Aujourd’hui la naissance d’un enfant est inégalement prise en compte selon les régimes.

Dans le secteur privé, la naissance d’un enfant permet d’acquérir 8 trimestres de majoration de durée d’assurance (4 trimestres au titre de l’accouchement réservés aux femmes et 4 trimestres au titre de l’éducation), contre deux dans le secteur public (pour les enfants nés à compter de 2004). Par ailleurs, ces derniers ne comptent que pour le calcul du taux de liquidation (atteinte du taux plein) et pas pour le calcul du coefficient de proratisation, contrairement aux règles en vigueur pour le secteur privé. De même, la naissance d’un troisième enfant est inégalement prise en compte selon les régimes. Dans le secteur privé, les parents bénéficient d’une majoration de 10 % de leur pension. Dans le secteur public, les parents bénéficient d’une majoration supplémentaire de 5 % par enfant au-delà de trois.

L’Agirc-Arrco prévoit une majoration de 10 % des points de retraites des parents d’au moins trois enfants1, dans la limite d’un plafond de 2 000 € par an ou une majoration de 5 % par enfant à charge, la majoration maximale étant retenue.

ii. La pension de réversion est calculée selon des modalités très disparates

La pension de réversion existe dans tous les régimes de retraite sous condition de mariage, mais elle s’applique néanmoins de manière très disparate selon le régime auquel appartenait l’assuré décédé. Comme l’a souligné le COR dans des travaux du 31 janvier 20192, malgré de nombreuses évolutions réglementaires (suppression puis rétablissement de l’allocation veuvage entre 2003 et 2010 ; suppression puis rétablissement progressif de la condition d’âge pour la réversion entre 2004 et 2008 ; suppression des majorations de pension pour conjoint à charge versées par la Cnav et les régimes alignés en 2011, etc. ), il existe toujours une grande hétérogénéité dans la prise en charge des événements de la vie conjugale en fonction des régimes de retraite. Il existe en effet 13 dispositifs différents de réversion dans le système actuel.

L’âge, les ressources, le statut conjugal, la durée de mariage, le taux de réversion, l’existence d’un minimum et d’un maximum de réversion, sont autant de paramètres qui distinguent les modalités de calcul entre régimes.

Le schéma ci-dessous illustre de façon explicite les différences de calcul de la pension de réversion entre salariés du privé et fonctionnaires :

1 Des règles distinctes subsistent pour les périodes antérieures à la fusion des deux régimes

Encadré : illustration sur cas-type

Un assuré, disposant d’une retraite globale de 1 800 €, est marié à une retraitée qui dispose d’une retraite de 1 800 €.
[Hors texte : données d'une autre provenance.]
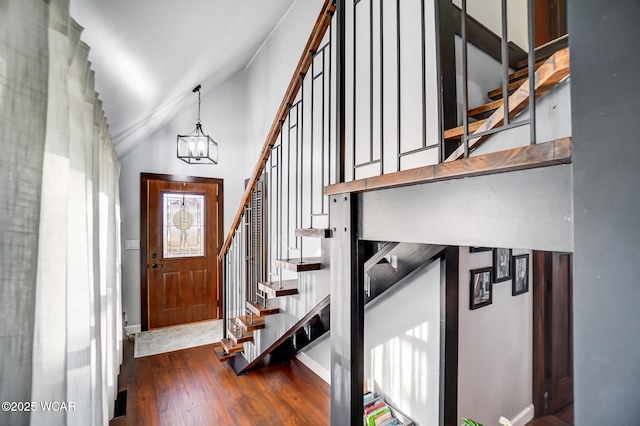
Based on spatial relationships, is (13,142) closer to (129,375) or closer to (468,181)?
(468,181)

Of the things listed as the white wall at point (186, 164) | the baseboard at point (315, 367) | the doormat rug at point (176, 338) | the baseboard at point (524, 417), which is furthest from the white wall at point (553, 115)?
the white wall at point (186, 164)

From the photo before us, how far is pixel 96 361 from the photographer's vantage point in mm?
1399

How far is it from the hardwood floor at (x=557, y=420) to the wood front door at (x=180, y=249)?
391 centimetres

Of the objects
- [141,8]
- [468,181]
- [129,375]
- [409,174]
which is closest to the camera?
[468,181]

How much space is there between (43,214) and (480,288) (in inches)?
89.5

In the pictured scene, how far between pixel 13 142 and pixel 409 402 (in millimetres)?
2338

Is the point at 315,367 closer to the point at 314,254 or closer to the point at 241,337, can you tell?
the point at 241,337

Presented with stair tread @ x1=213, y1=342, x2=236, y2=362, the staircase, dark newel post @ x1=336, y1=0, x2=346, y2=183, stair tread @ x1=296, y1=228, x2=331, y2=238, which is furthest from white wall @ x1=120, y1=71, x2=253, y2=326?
stair tread @ x1=296, y1=228, x2=331, y2=238

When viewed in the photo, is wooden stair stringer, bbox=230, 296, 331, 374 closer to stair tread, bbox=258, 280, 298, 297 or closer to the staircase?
the staircase

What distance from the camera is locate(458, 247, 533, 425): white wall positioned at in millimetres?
1949

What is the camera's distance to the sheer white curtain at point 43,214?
62cm

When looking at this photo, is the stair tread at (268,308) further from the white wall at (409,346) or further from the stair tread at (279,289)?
the white wall at (409,346)

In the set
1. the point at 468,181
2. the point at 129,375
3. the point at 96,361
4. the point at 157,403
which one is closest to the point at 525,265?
the point at 468,181

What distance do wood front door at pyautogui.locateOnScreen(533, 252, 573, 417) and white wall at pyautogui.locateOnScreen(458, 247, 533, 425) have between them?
80mm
Si le conjoint était fonctionnaire de l’État, sa conjointe toucherait à son décès une pension de réversion de 900 € (1 800 € X 50 %), portant son revenu à 2 700 €, soit 75 % des revenus antérieurs du couple.
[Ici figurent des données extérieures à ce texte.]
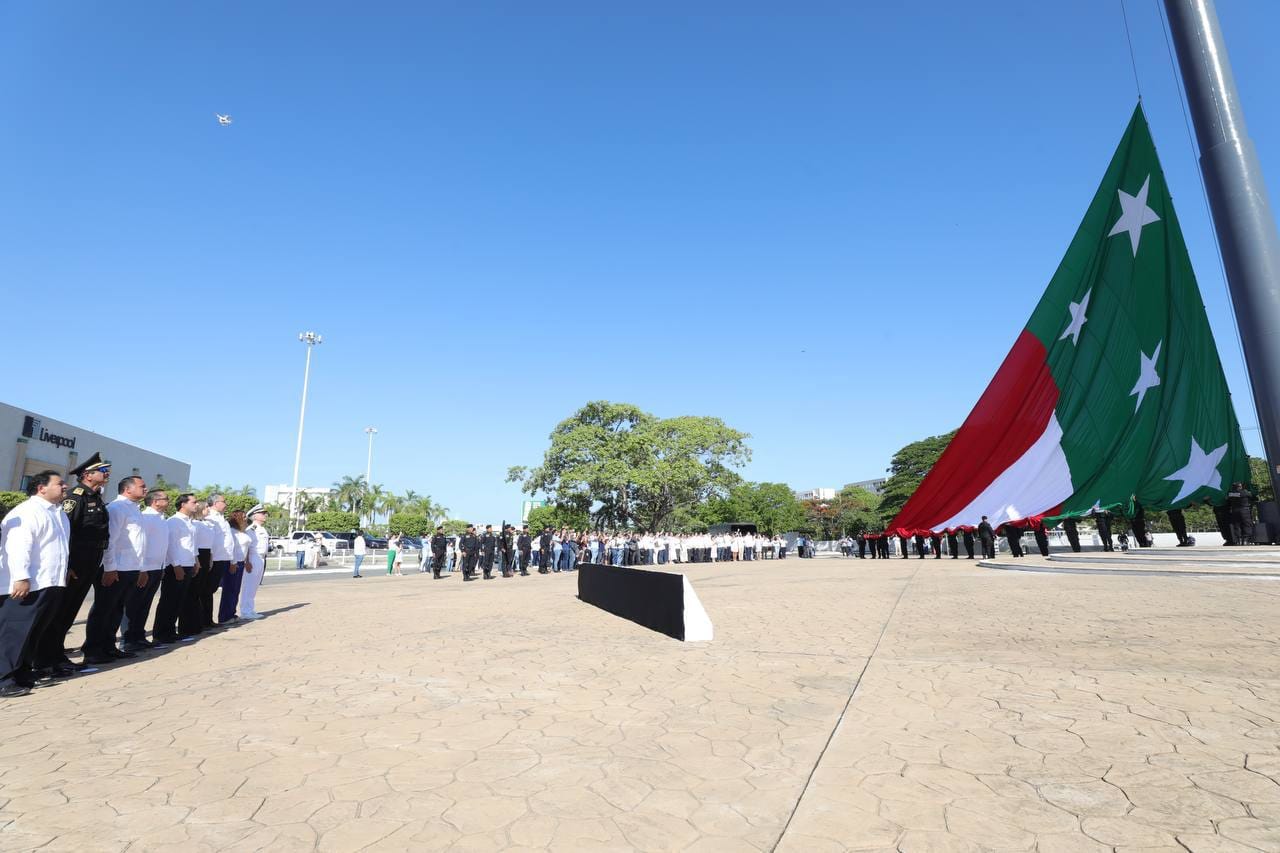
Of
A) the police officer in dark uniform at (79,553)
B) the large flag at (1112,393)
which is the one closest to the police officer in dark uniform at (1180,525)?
the large flag at (1112,393)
En revanche, si l’assuré était un ancien salarié du secteur privé (sa retraite se répartissant en 1 300 € en base et 500 € en complémentaire), sa conjointe toucherait uniquement une pension de réversion au titre de la retraite complémentaire de son ex-conjoint, de 300 € (500 € x 60 %) car elle dépasserait la condition de ressources fixée pour la retraite de base. Son revenu serait de 2 100 € (58 % des ressources avant décès).

iii. Les périodes d’interruption d’activité ne sont pas compensées de façon identique dans tous les régimes

En cas d’interruption d’activité liée à certains aléas de la vie, tels que le chômage, la maladie, la maternité, l’invalidité ou encore les accidents du travail et maladies professionnelles, différents dispositifs permettent aux assurés d’acquérir des droits à retraite.

Ceux-ci reposent sur une multiplicité de règles distinctes, en fonction du régime d’affiliation de l’assuré, des modalités d’indemnisation du risque par les régimes de sécurité sociale, et du type de risque considéré.

A titre d’exemple, en cas de maladie, les salariés du secteur privé se voient attribuer au régime général un trimestre dit « assimilé » (sans contrepartie directe de cotisation) pour chaque période de 60 jours de perception d’indemnité journalière maladie, qui compte pour leur durée d’assurance mais ne donne pas lieu à un report au compte. Dans les régimes statutaires, les congés maladie sont pris en compte de la même façon que si l’agent était en activité. Pendant ces périodes, la rémunération est maintenue en tout ou partie et soumise à cotisations.